La Cour administrative d'appel de Bordeaux a dès lors condamné l’hôpital de Châteauroux à verser, sous formes d’indemnités et de rentes, 1,3 millions d'euros à la famille d'Elodie Amouriq. La somme sera également partagée avec la CPAM (caisse primaire d'assurance-maladie) de l'Indre.

Outre la mère d'Elodie, Annie Amouriq, son frère Stéphane et ses grands-parents doivent également être indemnisés au titre du préjudice moral.

Dépendante à 100% de sa famille, incapable d’effectuer le moindre geste seule, que ce soit s’alimenter ou même faire ses besoins, cette indemnisation permettra ainsi de garantir à la jeune femme un niveau de vie décent et surtout des soins corrects.

L’affaire n’est cependant pas encore finie.

Contestant formellement sa mise en cause dans cette affaire, le centre hospitalier de Châteauroux par l’intermédiaire de l’avocat de l’établissement, Me Didier Le Prado, a formé un pourvoi en cassation, le 5 novembre dernier, devant le Conseil d'Etat en contestant fermement « la faute à l'origine des lésions cérébrales au regard des moyens de la médecine à cette époque », a indiqué l'avocat de l'établissement.

Une décision rare

Cette décision de justice bien qu’exceptionnelle n'est pourtant pas une première.

Le 2 juin 2009, le tribunal administratif de Nîmes condamnait l'hôpital public d'Orange pour acharnement thérapeutique.
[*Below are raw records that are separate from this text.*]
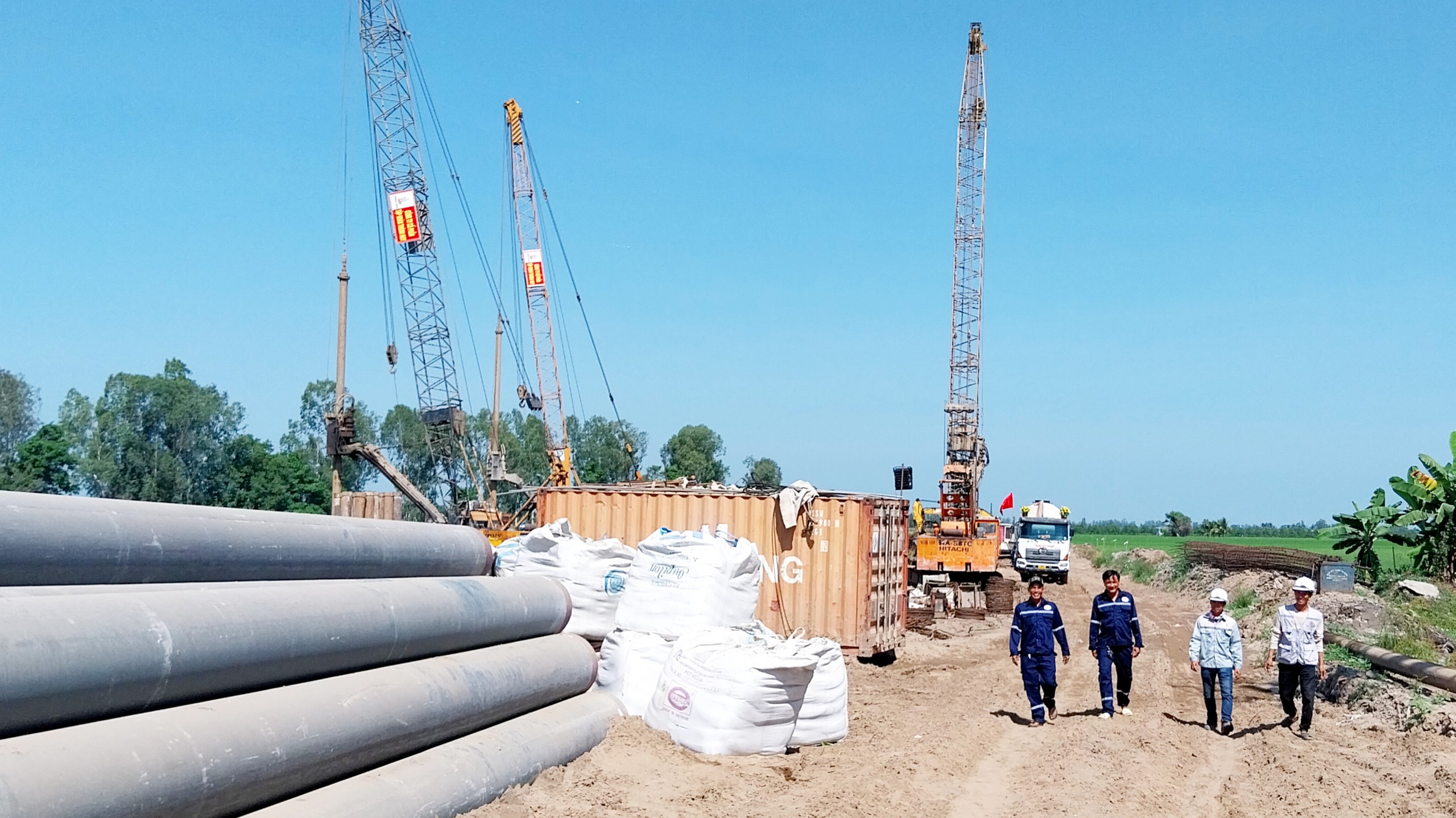 L&agrave;m cầu xuy&ecirc;n Tết tr&ecirc;n c&ocirc;ng trường cao tốc Ch&acirc;u Đốc - Cần Thơ - S&oacute;c Trăng- Ảnh 2.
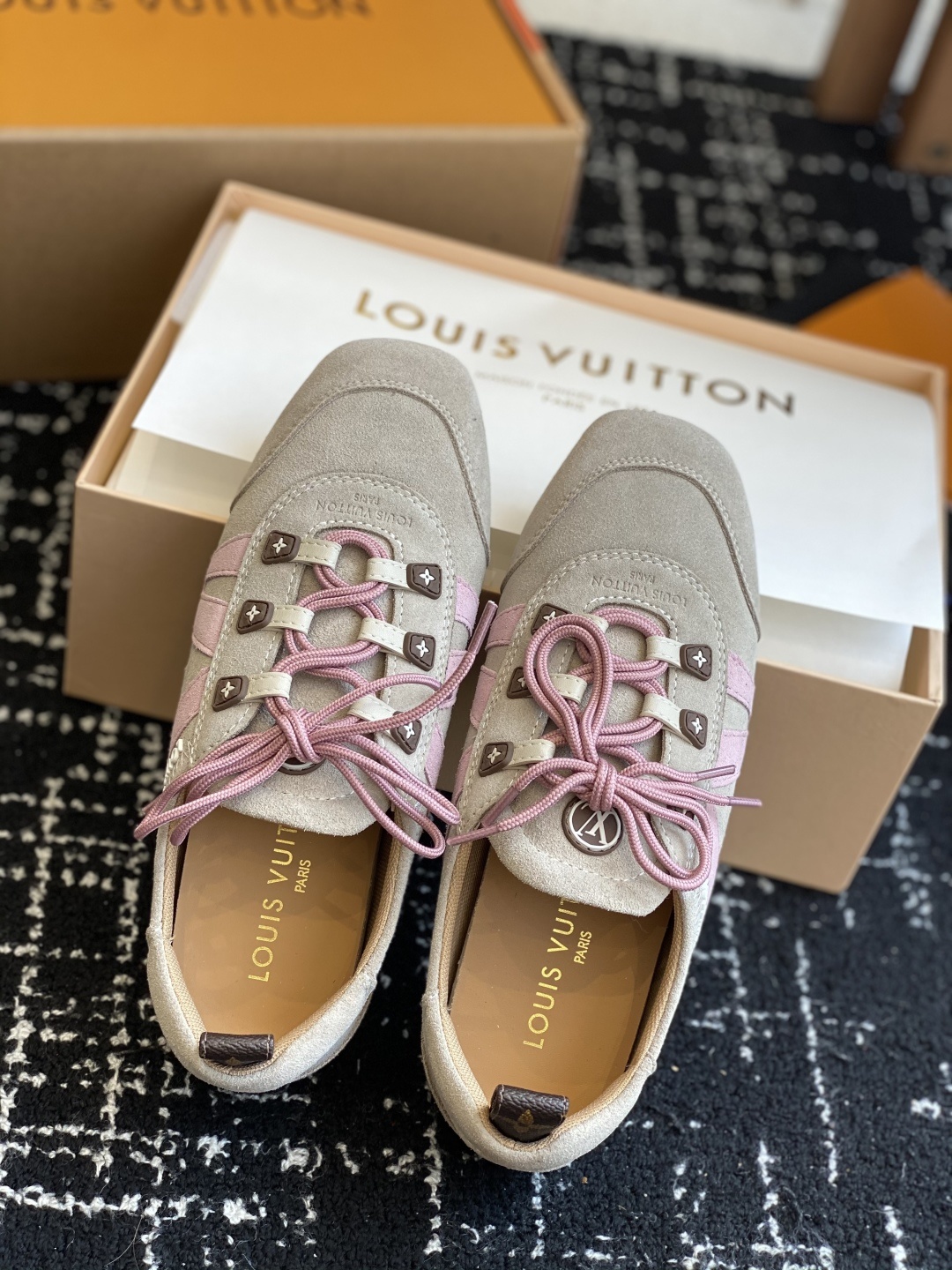 代购级(官网同步✈️盒包装)
Louis Vuitton路易威登驴牌春夏Sneakerina系列 芭蕾运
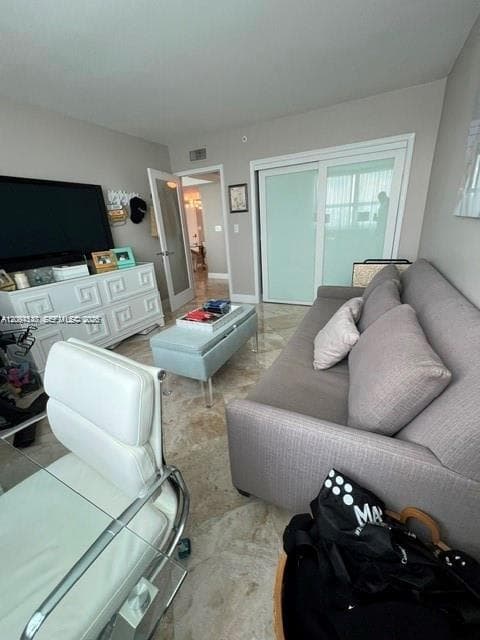 650 West Ave 2109 photo 11
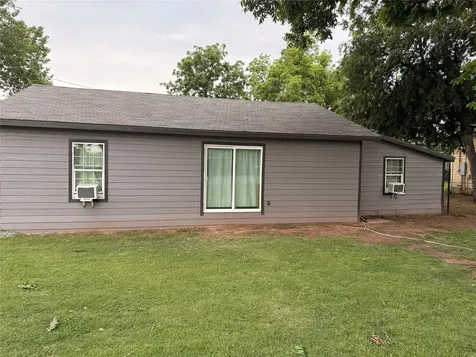 510 N Pacific Avenue Iowa Park TX 76367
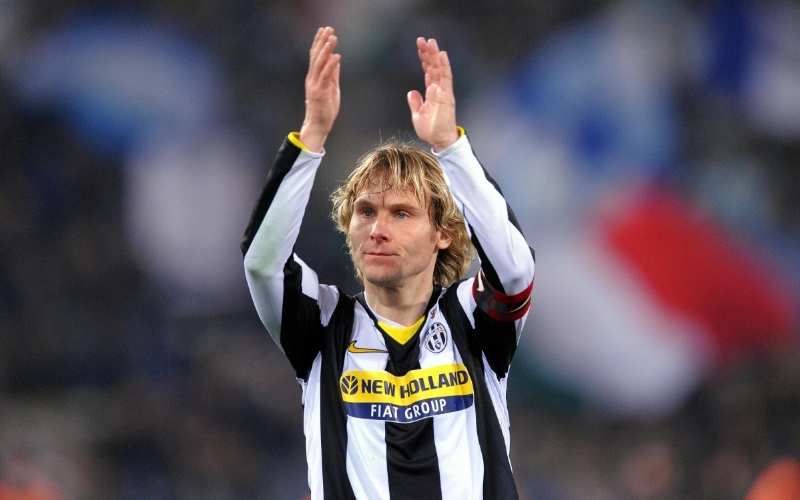 Vũ điệu cuối cùng đầy kiêu hãnh của quả bóng vàng châu Âu Pavel Nedved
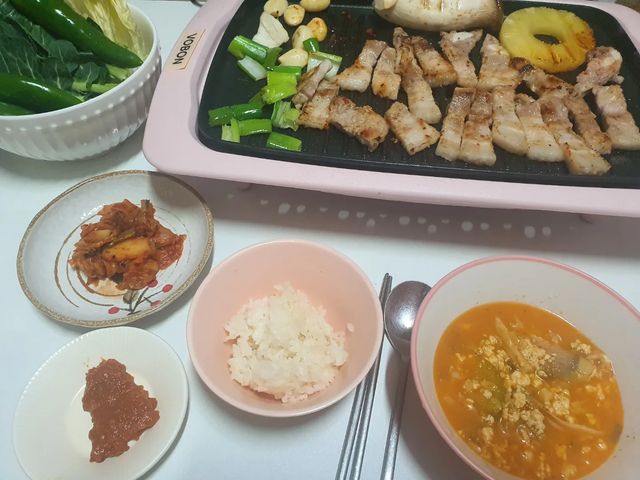 연블리버블⚘유쾌한연블리💃 on Instagram: "#광고#한끼승부#초신선#국내산돼지 입니다❣

인친님들 맛있는 1등급한돈 들고왔어요🤗
갓잡은 초신선!! 돼지고기인데요
스킨포장으루 산소가차단되어 신선하게 옵니다👍

잡내1도 없이 고기가 참 맛있었어요 
지금 초특급이벤트중인데요
자사몰가입시 삼겹2인분 무료증정🙊
프리미엄삽겹살1+1 첫구매 이벤트까지!
https://1mm.kr/shop_view/?idx=31
리얼 대박이벤트네요ㅋㅋㅋㅋ

참소스 허브솔트 파채까지 같이와요!
만족해서 이벤트도 참여하려구요ㅋㅋ
인친님들도 무료증정으로 한번 만나보세요😆💛

#캠핑고기#온라인정육점#돼지고기추천#한돈요리#한돈레시피#한돈추천#한돈#저녁메뉴추천#저녁에뭐먹지"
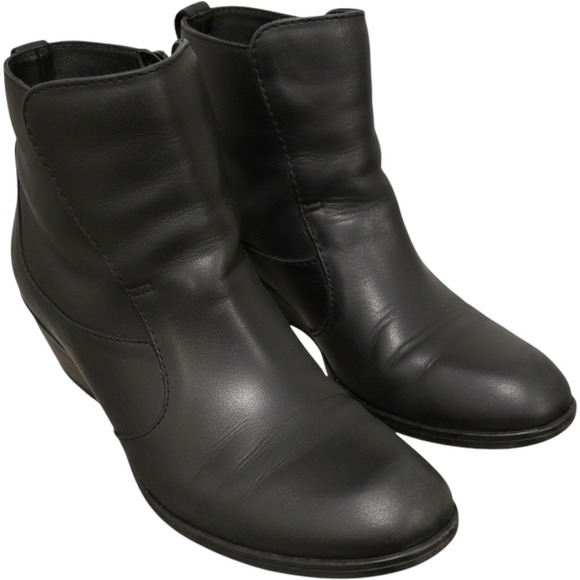 Born Shoes - Born Black Leather Ankle Boots Women's Size 7.5 Wedge Heel Side Zip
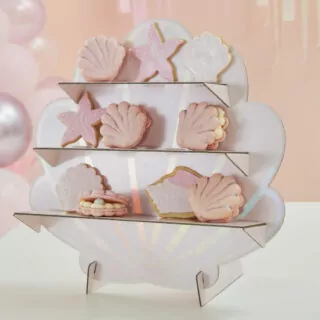 Hapjes Standaard in de vorm van een Schelp met schelp koekjes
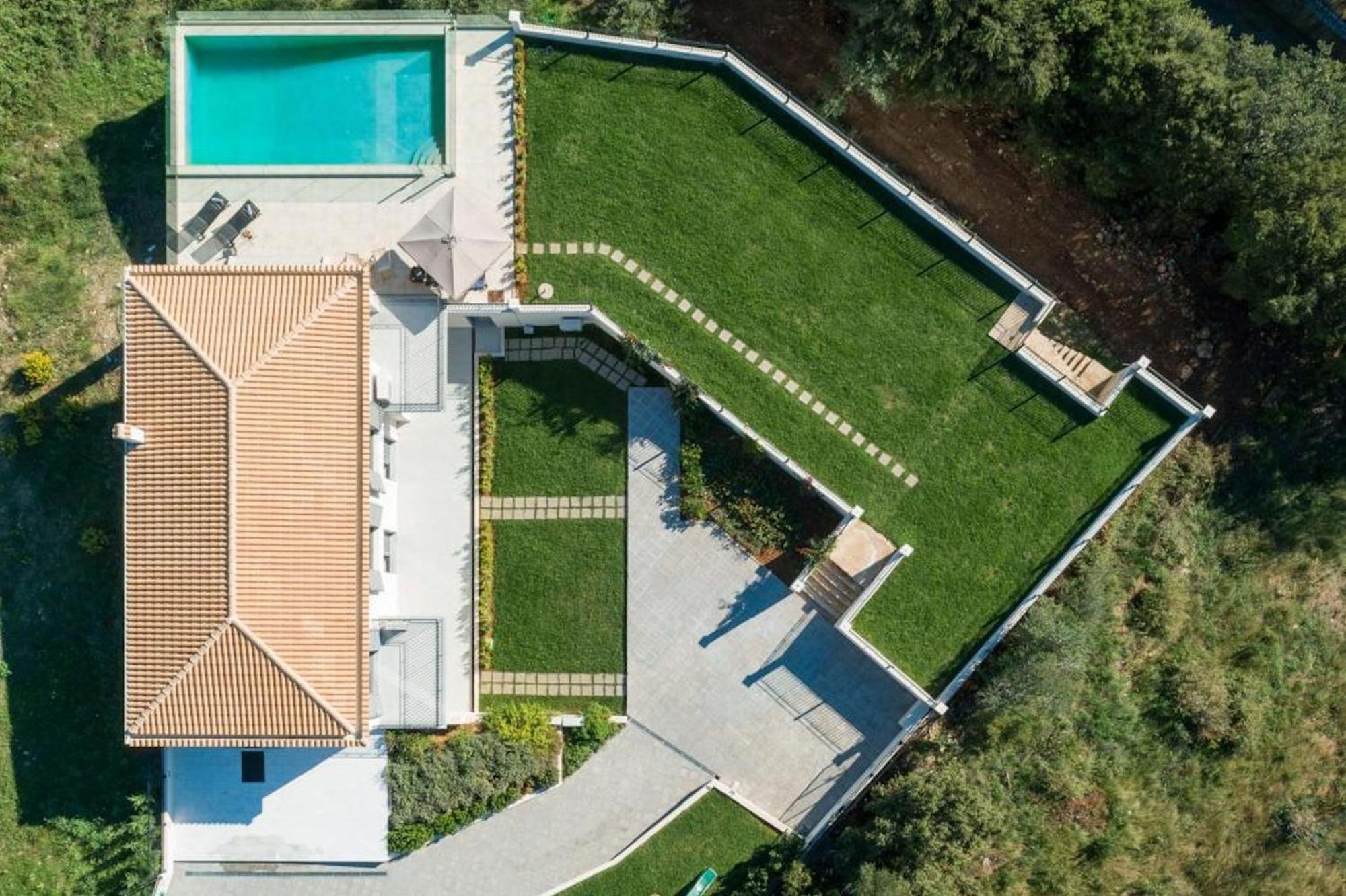 Cp 4 Bedroom Villa Giem Dassia Dafnila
Le personnel médical avait réanimé un nouveau-né en état de mort apparente en décembre 2002. Ramené à la vie, l'enfant a présenté par la suite de lourds handicaps physiques et mentaux.

Le jugement avait conclu qu’en « pratiquant ainsi sans prendre en compte les conséquences néfastes hautement prévisibles pour l'enfant, les médecins ont montré une obstination déraisonnable (...) constitutive d'une faute médicale de nature à engager la responsabilité du centre hospitalier d'Orange ».

Le dispositif s’est appuyé de l'article 37 du décret 95-1000 du 6 septembre 1995 portant Code de déontologie médicale qui stipule qu’en « toutes circonstances, le médecin doit s'efforcer de soulager les souffrances de son malade, l'assister moralement et éviter toute obstination déraisonnable dans les investigations ou la thérapeutique ».

« Il y a une nouvelle échéance » s’attriste Annie Amouriq.

Mais cette mère « demeure confiante en la justice et en l’issue finale qui sera donnée à son combat », déclare son avocat.